Heroin is becoming one of the worst epidemics our country faces.
Around 64 000 people died from drug overdoses in 2016, making overdoses the leading cause of death among Americans under 50.
One person who knows the devastation these needless deaths cause is mom Susan Lamoureux. She went to Facebook to describe her beloved daughter Alexa. Alexa was a thoughtful, animal loving, vibrant Dean’s list student who brought joy to the lives of everyone she crossed paths with.
Alexa died of a drug overdose in September last year, at the age of 28.
Her mom’s emotional letter is a must read for anyone who thinks that heroin could never affect them.
Read Susan’s letter below, then please help us share her message to help prevent more lives being tragically lost.
“Is the girl in the photograph the image you picture when you hear the words ‘heroin addict’?
This is my daughter, Alexa. And from the moment she was born to the moment she left this earth, she was adored. Loved not only by her family but also by those whose path she crossed. She was inquisitive, playful and intelligent. She was kind and loving with a smile that lit up a conversation, lit up a room, and warmed a heart.
She loved books, especially books about spirituality, holistic living, books to help her understand the injustices in the world, and ways that she could find herself. Among her favorites were “The Secret”, “Breakfast at Tiffany’s”, and Victorian romances.
Alexa had a devotion for animals especially horses and her two dogs and spent time training them and caring for them. She kept journals throughout her life with pages full of raw emotion, poetry, and delicate sketches. She was deeply sensitive and felt life intensely.
In the beginning of her college years, Alexa excelled in her classes and earned her place on the Dean’s List. Sometime later, still in college, she met a ‘friend’; a young man who gave Alexa her first dose of heroin. “Just give it a try”. “What harm can it do”? It was from that first use, our daughter became physically and mentally addicted to this drug.
She fought desperately and admiringly to overcome the tremendous grip heroin had on her life. Every single day was a battle for Alexa as well as those of us who loved her and had to watch her suffer.
We did everything we could; would have given our lives for her.
Despite the love and guidance bestowed upon her, the rehabs and detoxes, her perseverance, heroin inevitably took her in and suffocated every dream and aspiration she ever had.
Alexa died of an overdose on September 21st, 2017. She had periods of time where she was free from heroin. During these times she begged God to keep her sober, sought counseling, used holistic practices, and tried to keep her focus on holistic living and organics, and exercise.
But the darkness would eventually settle in again and she would turn to the very drug that caused her so much pain, desperate to escape for a time from her tortuous thoughts of guilt and shame she felt hurting the family she loved so.
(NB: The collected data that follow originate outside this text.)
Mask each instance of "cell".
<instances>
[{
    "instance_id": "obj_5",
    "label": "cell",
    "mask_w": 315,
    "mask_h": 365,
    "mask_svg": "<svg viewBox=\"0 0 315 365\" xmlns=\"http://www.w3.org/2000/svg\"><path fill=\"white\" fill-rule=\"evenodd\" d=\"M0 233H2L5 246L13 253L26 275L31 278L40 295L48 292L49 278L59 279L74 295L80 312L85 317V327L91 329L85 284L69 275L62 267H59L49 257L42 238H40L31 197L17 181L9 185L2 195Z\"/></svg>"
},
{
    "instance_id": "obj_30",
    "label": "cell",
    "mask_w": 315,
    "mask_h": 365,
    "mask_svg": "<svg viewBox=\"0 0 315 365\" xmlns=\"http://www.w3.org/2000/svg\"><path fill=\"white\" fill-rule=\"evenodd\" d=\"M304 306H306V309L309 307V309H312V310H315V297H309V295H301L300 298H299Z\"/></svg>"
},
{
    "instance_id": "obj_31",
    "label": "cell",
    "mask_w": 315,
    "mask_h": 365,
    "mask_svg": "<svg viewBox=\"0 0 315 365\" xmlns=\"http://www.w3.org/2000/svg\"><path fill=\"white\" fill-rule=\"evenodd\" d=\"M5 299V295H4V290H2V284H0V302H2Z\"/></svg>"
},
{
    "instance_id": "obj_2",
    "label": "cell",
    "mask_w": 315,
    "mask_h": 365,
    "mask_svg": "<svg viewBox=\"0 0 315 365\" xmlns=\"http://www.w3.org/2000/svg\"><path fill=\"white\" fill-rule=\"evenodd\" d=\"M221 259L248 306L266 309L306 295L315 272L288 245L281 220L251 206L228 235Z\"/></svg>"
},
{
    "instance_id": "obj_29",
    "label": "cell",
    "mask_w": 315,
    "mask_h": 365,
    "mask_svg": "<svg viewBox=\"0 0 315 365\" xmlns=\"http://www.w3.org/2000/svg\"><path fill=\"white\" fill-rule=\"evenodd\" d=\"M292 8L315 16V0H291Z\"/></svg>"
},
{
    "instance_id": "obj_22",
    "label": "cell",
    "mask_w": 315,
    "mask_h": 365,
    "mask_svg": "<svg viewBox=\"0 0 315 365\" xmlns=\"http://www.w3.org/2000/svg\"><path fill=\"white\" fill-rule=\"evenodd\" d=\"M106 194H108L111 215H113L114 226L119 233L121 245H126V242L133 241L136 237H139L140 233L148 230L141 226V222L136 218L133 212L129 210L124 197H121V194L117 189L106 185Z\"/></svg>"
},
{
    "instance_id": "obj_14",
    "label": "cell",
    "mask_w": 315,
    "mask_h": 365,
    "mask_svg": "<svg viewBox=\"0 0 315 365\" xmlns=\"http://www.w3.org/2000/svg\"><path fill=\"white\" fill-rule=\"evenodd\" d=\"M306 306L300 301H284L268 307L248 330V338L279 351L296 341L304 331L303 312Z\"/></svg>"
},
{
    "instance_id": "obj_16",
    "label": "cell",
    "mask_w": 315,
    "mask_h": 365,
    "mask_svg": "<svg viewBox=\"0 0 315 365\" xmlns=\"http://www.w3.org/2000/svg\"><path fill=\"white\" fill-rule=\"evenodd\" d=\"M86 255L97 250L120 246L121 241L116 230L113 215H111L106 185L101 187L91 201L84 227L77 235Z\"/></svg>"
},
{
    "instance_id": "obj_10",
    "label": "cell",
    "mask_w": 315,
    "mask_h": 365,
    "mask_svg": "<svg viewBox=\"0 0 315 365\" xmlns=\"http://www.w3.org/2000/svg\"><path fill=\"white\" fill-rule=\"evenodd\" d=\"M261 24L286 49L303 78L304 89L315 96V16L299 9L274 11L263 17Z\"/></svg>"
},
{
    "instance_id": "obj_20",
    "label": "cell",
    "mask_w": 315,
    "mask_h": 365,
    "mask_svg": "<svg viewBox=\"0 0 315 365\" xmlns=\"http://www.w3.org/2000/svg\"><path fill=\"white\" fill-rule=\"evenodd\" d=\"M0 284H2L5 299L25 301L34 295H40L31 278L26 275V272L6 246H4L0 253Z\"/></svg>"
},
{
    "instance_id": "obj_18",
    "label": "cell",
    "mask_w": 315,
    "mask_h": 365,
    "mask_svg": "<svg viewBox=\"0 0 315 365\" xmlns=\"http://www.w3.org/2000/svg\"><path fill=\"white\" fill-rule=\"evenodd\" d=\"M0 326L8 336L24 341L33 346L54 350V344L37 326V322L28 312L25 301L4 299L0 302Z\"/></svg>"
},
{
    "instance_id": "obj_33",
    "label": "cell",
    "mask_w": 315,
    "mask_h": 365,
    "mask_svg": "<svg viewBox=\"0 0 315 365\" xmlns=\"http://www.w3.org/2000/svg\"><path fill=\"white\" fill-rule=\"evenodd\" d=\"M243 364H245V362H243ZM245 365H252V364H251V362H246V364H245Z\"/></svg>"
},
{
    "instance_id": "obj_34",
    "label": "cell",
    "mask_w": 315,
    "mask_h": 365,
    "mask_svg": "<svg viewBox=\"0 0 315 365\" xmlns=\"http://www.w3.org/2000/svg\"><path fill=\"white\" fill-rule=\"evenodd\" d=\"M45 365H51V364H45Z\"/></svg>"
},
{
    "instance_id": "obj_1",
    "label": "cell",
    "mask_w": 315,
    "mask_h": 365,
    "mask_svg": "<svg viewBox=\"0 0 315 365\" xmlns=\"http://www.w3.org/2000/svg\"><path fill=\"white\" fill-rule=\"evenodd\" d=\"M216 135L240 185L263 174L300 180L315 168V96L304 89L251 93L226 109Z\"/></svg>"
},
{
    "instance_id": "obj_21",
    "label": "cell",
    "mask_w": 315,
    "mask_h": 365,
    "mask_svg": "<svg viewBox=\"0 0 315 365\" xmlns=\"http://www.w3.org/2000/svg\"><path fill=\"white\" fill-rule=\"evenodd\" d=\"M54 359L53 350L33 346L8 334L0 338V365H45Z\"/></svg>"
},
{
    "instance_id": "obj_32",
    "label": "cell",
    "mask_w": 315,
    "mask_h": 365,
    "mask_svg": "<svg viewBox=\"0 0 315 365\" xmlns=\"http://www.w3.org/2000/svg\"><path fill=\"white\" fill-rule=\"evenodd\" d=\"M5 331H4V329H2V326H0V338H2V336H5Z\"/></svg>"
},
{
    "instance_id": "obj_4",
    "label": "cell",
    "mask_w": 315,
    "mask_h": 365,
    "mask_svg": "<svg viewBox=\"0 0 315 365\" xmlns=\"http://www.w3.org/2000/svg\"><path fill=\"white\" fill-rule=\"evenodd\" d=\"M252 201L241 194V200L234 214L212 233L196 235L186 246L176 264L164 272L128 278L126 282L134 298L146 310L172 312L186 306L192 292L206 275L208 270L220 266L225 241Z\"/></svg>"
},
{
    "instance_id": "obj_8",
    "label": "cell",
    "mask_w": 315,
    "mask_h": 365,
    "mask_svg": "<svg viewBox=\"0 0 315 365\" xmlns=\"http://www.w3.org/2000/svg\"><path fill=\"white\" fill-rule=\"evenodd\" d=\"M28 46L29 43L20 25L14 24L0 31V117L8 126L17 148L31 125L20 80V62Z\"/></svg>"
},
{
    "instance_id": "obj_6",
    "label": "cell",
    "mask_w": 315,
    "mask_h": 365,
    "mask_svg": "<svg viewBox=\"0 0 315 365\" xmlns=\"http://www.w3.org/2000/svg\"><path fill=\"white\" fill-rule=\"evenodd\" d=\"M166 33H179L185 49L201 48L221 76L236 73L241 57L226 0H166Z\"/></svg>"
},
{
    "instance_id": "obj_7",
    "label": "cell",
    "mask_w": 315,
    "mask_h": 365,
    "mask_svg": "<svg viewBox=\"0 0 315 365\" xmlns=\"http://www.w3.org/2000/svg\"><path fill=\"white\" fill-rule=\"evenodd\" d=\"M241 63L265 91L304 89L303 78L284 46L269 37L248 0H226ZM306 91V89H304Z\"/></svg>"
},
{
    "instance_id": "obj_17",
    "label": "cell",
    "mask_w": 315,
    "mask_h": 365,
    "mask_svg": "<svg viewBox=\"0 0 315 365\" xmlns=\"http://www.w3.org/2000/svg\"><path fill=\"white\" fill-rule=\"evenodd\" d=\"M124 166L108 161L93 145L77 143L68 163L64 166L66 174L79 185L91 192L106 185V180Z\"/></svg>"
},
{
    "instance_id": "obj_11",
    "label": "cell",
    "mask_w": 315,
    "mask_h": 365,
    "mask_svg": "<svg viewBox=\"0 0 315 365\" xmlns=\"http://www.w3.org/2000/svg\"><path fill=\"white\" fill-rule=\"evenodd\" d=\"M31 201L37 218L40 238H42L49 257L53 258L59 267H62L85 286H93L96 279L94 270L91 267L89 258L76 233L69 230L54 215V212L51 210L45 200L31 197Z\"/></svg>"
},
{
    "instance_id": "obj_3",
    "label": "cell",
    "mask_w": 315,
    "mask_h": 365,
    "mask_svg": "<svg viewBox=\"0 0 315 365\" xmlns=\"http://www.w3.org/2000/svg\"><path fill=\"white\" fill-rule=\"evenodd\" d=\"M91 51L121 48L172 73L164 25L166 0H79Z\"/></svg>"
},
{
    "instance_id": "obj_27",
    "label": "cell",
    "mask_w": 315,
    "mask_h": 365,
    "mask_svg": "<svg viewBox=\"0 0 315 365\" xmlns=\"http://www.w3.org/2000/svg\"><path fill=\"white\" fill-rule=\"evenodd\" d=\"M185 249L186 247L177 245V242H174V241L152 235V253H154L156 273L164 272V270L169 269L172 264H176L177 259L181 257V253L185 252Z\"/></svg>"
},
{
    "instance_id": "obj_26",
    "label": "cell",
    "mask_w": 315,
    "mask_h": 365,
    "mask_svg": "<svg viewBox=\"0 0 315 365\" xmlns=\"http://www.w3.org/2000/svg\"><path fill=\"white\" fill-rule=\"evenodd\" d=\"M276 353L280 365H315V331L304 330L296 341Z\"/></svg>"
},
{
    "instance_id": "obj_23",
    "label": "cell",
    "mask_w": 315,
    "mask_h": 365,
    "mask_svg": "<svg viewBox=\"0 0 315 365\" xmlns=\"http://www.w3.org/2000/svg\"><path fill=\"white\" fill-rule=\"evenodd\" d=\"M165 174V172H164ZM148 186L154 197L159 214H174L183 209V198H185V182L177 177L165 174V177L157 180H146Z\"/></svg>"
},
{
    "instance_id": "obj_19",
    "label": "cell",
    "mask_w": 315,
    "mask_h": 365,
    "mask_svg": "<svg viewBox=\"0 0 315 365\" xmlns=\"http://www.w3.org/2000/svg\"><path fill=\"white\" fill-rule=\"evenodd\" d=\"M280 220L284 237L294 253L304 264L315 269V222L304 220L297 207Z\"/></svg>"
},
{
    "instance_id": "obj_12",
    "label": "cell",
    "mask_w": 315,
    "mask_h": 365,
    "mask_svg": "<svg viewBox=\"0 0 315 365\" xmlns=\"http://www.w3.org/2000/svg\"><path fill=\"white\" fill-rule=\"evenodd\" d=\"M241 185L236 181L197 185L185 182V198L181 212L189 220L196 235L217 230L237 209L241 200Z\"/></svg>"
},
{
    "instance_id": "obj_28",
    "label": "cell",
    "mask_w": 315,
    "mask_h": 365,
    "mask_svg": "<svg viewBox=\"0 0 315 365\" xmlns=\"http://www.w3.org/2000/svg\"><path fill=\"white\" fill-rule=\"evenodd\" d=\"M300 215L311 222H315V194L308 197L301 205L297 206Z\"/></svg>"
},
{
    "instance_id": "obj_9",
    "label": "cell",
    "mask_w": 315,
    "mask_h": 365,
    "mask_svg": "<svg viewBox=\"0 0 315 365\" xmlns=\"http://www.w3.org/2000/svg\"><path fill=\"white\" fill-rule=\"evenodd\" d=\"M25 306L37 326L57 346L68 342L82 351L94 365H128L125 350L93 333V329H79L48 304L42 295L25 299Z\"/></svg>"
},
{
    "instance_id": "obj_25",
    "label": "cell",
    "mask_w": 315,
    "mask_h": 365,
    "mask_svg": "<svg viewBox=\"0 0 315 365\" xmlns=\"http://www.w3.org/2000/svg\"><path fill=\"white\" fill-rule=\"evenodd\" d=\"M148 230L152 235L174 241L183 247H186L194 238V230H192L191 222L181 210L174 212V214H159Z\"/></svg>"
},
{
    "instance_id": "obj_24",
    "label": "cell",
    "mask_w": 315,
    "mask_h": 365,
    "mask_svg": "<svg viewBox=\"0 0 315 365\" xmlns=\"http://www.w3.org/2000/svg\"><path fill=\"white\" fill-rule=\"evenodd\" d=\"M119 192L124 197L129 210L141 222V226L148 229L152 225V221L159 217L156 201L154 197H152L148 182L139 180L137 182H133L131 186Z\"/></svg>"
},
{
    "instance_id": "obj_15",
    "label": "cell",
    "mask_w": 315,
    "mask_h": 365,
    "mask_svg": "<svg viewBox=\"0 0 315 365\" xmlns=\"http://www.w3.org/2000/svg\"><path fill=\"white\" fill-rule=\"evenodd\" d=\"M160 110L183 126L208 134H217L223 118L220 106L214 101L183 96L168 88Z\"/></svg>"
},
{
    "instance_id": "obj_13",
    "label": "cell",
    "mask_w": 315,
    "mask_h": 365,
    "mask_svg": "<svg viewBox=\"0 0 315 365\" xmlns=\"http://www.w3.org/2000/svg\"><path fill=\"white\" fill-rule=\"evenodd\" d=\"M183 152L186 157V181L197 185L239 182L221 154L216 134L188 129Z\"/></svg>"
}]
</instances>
Alexa described heroin as a “very lonely drug that takes you away from every part of your life and leaves you hanging on the brink of death”.
This is Alexa’s story and I ask that you share it with your loved ones and friends. Because:
1. The horrible stigma that many people have of heroin addicts needs to be dispelled. Our daughter was beautiful, intelligent, educated and well spoken. She was given every opportunity a child should have.
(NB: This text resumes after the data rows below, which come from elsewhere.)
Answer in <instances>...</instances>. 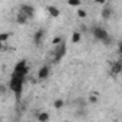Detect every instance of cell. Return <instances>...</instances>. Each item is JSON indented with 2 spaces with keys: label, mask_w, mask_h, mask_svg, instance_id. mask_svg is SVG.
Returning <instances> with one entry per match:
<instances>
[{
  "label": "cell",
  "mask_w": 122,
  "mask_h": 122,
  "mask_svg": "<svg viewBox=\"0 0 122 122\" xmlns=\"http://www.w3.org/2000/svg\"><path fill=\"white\" fill-rule=\"evenodd\" d=\"M23 83H25V78H20V76H12V78H10L9 88L15 92V95H16V99H17V101L20 99L22 89H23Z\"/></svg>",
  "instance_id": "6da1fadb"
},
{
  "label": "cell",
  "mask_w": 122,
  "mask_h": 122,
  "mask_svg": "<svg viewBox=\"0 0 122 122\" xmlns=\"http://www.w3.org/2000/svg\"><path fill=\"white\" fill-rule=\"evenodd\" d=\"M29 72V68H27V62L26 60H20L15 65V69H13V73L12 76H20V78H26Z\"/></svg>",
  "instance_id": "7a4b0ae2"
},
{
  "label": "cell",
  "mask_w": 122,
  "mask_h": 122,
  "mask_svg": "<svg viewBox=\"0 0 122 122\" xmlns=\"http://www.w3.org/2000/svg\"><path fill=\"white\" fill-rule=\"evenodd\" d=\"M92 35H93V37H95L96 40H99V42H103V40L109 36V33H108L103 27H101V26H95V27L92 29Z\"/></svg>",
  "instance_id": "3957f363"
},
{
  "label": "cell",
  "mask_w": 122,
  "mask_h": 122,
  "mask_svg": "<svg viewBox=\"0 0 122 122\" xmlns=\"http://www.w3.org/2000/svg\"><path fill=\"white\" fill-rule=\"evenodd\" d=\"M65 53H66V43L62 42L55 47V62H60V59L65 56Z\"/></svg>",
  "instance_id": "277c9868"
},
{
  "label": "cell",
  "mask_w": 122,
  "mask_h": 122,
  "mask_svg": "<svg viewBox=\"0 0 122 122\" xmlns=\"http://www.w3.org/2000/svg\"><path fill=\"white\" fill-rule=\"evenodd\" d=\"M19 10H20V12H23L29 19H30V17L33 16V13H35V7H33L32 5H27V3H23V5L20 6V9H19Z\"/></svg>",
  "instance_id": "5b68a950"
},
{
  "label": "cell",
  "mask_w": 122,
  "mask_h": 122,
  "mask_svg": "<svg viewBox=\"0 0 122 122\" xmlns=\"http://www.w3.org/2000/svg\"><path fill=\"white\" fill-rule=\"evenodd\" d=\"M112 7H111V5L109 3H105V6H103V9H102V19L103 20H109L111 19V16H112Z\"/></svg>",
  "instance_id": "8992f818"
},
{
  "label": "cell",
  "mask_w": 122,
  "mask_h": 122,
  "mask_svg": "<svg viewBox=\"0 0 122 122\" xmlns=\"http://www.w3.org/2000/svg\"><path fill=\"white\" fill-rule=\"evenodd\" d=\"M49 73H50V68L47 66V65H45V66H42L39 71H37V78L42 81V79H46L47 76H49Z\"/></svg>",
  "instance_id": "52a82bcc"
},
{
  "label": "cell",
  "mask_w": 122,
  "mask_h": 122,
  "mask_svg": "<svg viewBox=\"0 0 122 122\" xmlns=\"http://www.w3.org/2000/svg\"><path fill=\"white\" fill-rule=\"evenodd\" d=\"M43 37H45V29H39V30L35 33V36H33V42H35V45H40L42 40H43Z\"/></svg>",
  "instance_id": "ba28073f"
},
{
  "label": "cell",
  "mask_w": 122,
  "mask_h": 122,
  "mask_svg": "<svg viewBox=\"0 0 122 122\" xmlns=\"http://www.w3.org/2000/svg\"><path fill=\"white\" fill-rule=\"evenodd\" d=\"M121 71H122V63H121V60H116L115 63L111 65V73H112V75H118V73H121Z\"/></svg>",
  "instance_id": "9c48e42d"
},
{
  "label": "cell",
  "mask_w": 122,
  "mask_h": 122,
  "mask_svg": "<svg viewBox=\"0 0 122 122\" xmlns=\"http://www.w3.org/2000/svg\"><path fill=\"white\" fill-rule=\"evenodd\" d=\"M16 20H17V23H20V25H26L27 23V20H29V17L23 13V12H17V15H16Z\"/></svg>",
  "instance_id": "30bf717a"
},
{
  "label": "cell",
  "mask_w": 122,
  "mask_h": 122,
  "mask_svg": "<svg viewBox=\"0 0 122 122\" xmlns=\"http://www.w3.org/2000/svg\"><path fill=\"white\" fill-rule=\"evenodd\" d=\"M73 103L76 105V109H82V108H86L88 101H86V99H83V98H78V99H75V101H73Z\"/></svg>",
  "instance_id": "8fae6325"
},
{
  "label": "cell",
  "mask_w": 122,
  "mask_h": 122,
  "mask_svg": "<svg viewBox=\"0 0 122 122\" xmlns=\"http://www.w3.org/2000/svg\"><path fill=\"white\" fill-rule=\"evenodd\" d=\"M47 12H49V15L50 16H53V17H57L59 16V9L57 7H55V6H47Z\"/></svg>",
  "instance_id": "7c38bea8"
},
{
  "label": "cell",
  "mask_w": 122,
  "mask_h": 122,
  "mask_svg": "<svg viewBox=\"0 0 122 122\" xmlns=\"http://www.w3.org/2000/svg\"><path fill=\"white\" fill-rule=\"evenodd\" d=\"M86 115H88L86 108H82V109H76V111H75V116H76V118H85Z\"/></svg>",
  "instance_id": "4fadbf2b"
},
{
  "label": "cell",
  "mask_w": 122,
  "mask_h": 122,
  "mask_svg": "<svg viewBox=\"0 0 122 122\" xmlns=\"http://www.w3.org/2000/svg\"><path fill=\"white\" fill-rule=\"evenodd\" d=\"M37 121H39V122H47V121H49V113H47V112H40V113H37Z\"/></svg>",
  "instance_id": "5bb4252c"
},
{
  "label": "cell",
  "mask_w": 122,
  "mask_h": 122,
  "mask_svg": "<svg viewBox=\"0 0 122 122\" xmlns=\"http://www.w3.org/2000/svg\"><path fill=\"white\" fill-rule=\"evenodd\" d=\"M53 106H55L56 109L63 108V106H65V101H63V99H56V101L53 102Z\"/></svg>",
  "instance_id": "9a60e30c"
},
{
  "label": "cell",
  "mask_w": 122,
  "mask_h": 122,
  "mask_svg": "<svg viewBox=\"0 0 122 122\" xmlns=\"http://www.w3.org/2000/svg\"><path fill=\"white\" fill-rule=\"evenodd\" d=\"M9 37H10V33H7V32H2L0 33V42H6V40H9Z\"/></svg>",
  "instance_id": "2e32d148"
},
{
  "label": "cell",
  "mask_w": 122,
  "mask_h": 122,
  "mask_svg": "<svg viewBox=\"0 0 122 122\" xmlns=\"http://www.w3.org/2000/svg\"><path fill=\"white\" fill-rule=\"evenodd\" d=\"M79 40H81V33L79 32H75L72 35V43H78Z\"/></svg>",
  "instance_id": "e0dca14e"
},
{
  "label": "cell",
  "mask_w": 122,
  "mask_h": 122,
  "mask_svg": "<svg viewBox=\"0 0 122 122\" xmlns=\"http://www.w3.org/2000/svg\"><path fill=\"white\" fill-rule=\"evenodd\" d=\"M102 43H103V45H106V46H109V45H112V43H113V39H112V36L109 35V36H108V37H106V39H105V40H103Z\"/></svg>",
  "instance_id": "ac0fdd59"
},
{
  "label": "cell",
  "mask_w": 122,
  "mask_h": 122,
  "mask_svg": "<svg viewBox=\"0 0 122 122\" xmlns=\"http://www.w3.org/2000/svg\"><path fill=\"white\" fill-rule=\"evenodd\" d=\"M6 92H7V86H6L5 83L0 82V95H5Z\"/></svg>",
  "instance_id": "d6986e66"
},
{
  "label": "cell",
  "mask_w": 122,
  "mask_h": 122,
  "mask_svg": "<svg viewBox=\"0 0 122 122\" xmlns=\"http://www.w3.org/2000/svg\"><path fill=\"white\" fill-rule=\"evenodd\" d=\"M78 16H79V17H82V19H85V17L88 16V13H86V10L79 9V10H78Z\"/></svg>",
  "instance_id": "ffe728a7"
},
{
  "label": "cell",
  "mask_w": 122,
  "mask_h": 122,
  "mask_svg": "<svg viewBox=\"0 0 122 122\" xmlns=\"http://www.w3.org/2000/svg\"><path fill=\"white\" fill-rule=\"evenodd\" d=\"M69 6H79L81 5V0H69Z\"/></svg>",
  "instance_id": "44dd1931"
},
{
  "label": "cell",
  "mask_w": 122,
  "mask_h": 122,
  "mask_svg": "<svg viewBox=\"0 0 122 122\" xmlns=\"http://www.w3.org/2000/svg\"><path fill=\"white\" fill-rule=\"evenodd\" d=\"M52 43H53V46H57V45H60V43H62V37H55Z\"/></svg>",
  "instance_id": "7402d4cb"
},
{
  "label": "cell",
  "mask_w": 122,
  "mask_h": 122,
  "mask_svg": "<svg viewBox=\"0 0 122 122\" xmlns=\"http://www.w3.org/2000/svg\"><path fill=\"white\" fill-rule=\"evenodd\" d=\"M88 102H91V103H96V102H98V98H96L95 95H92V96L88 98Z\"/></svg>",
  "instance_id": "603a6c76"
},
{
  "label": "cell",
  "mask_w": 122,
  "mask_h": 122,
  "mask_svg": "<svg viewBox=\"0 0 122 122\" xmlns=\"http://www.w3.org/2000/svg\"><path fill=\"white\" fill-rule=\"evenodd\" d=\"M81 29H82V32H85V30H88V27H86L85 25H82V27H81Z\"/></svg>",
  "instance_id": "cb8c5ba5"
},
{
  "label": "cell",
  "mask_w": 122,
  "mask_h": 122,
  "mask_svg": "<svg viewBox=\"0 0 122 122\" xmlns=\"http://www.w3.org/2000/svg\"><path fill=\"white\" fill-rule=\"evenodd\" d=\"M2 47H3V43H2V42H0V49H2Z\"/></svg>",
  "instance_id": "d4e9b609"
},
{
  "label": "cell",
  "mask_w": 122,
  "mask_h": 122,
  "mask_svg": "<svg viewBox=\"0 0 122 122\" xmlns=\"http://www.w3.org/2000/svg\"><path fill=\"white\" fill-rule=\"evenodd\" d=\"M65 122H69V121H65Z\"/></svg>",
  "instance_id": "484cf974"
}]
</instances>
We are hard working parents who have raised our children with morals and values. We are not addicts. We are normal people who have always given the best to our children.
Alexa was not a ‘street junkie’. She worked from the age of 16 and supported herself up until a few months before her death. She was somebody. She was our beloved daughter. And we will forever wonder if there was anything we could have done differently.
2. If this can happen to Alexa then it can happen to anyone. It only takes one time to become addicted to heroin. ONE TIME is what it was for Alexa. She took heroin having no idea the power it would have over her.
Heroin is EVERYWHERE. Alexa used for the first time on her college campus while she was drinking and her judgement was weakened. Your loved one could be offered heroin, just like Alexa. He/she might take it and think they won’t get addicted, just like Alexa.
You can be assured that if my precious daughter, who had the world at her feet, could become addicted to heroin and die from an overdose, it can just as easily happen to your child or loved one as well.
Please share my daughter, Alexa’s story and when you do, please show her picture.
Sharing the heartbreaking story of Lexi, written by her mother, Susan:Is the girl in the photograph the image you…
Posted by East Windsor, CT Police Department on Wednesday, December 6, 2017
Please remember Susan’s story and be aware that any face could be the face of heroin.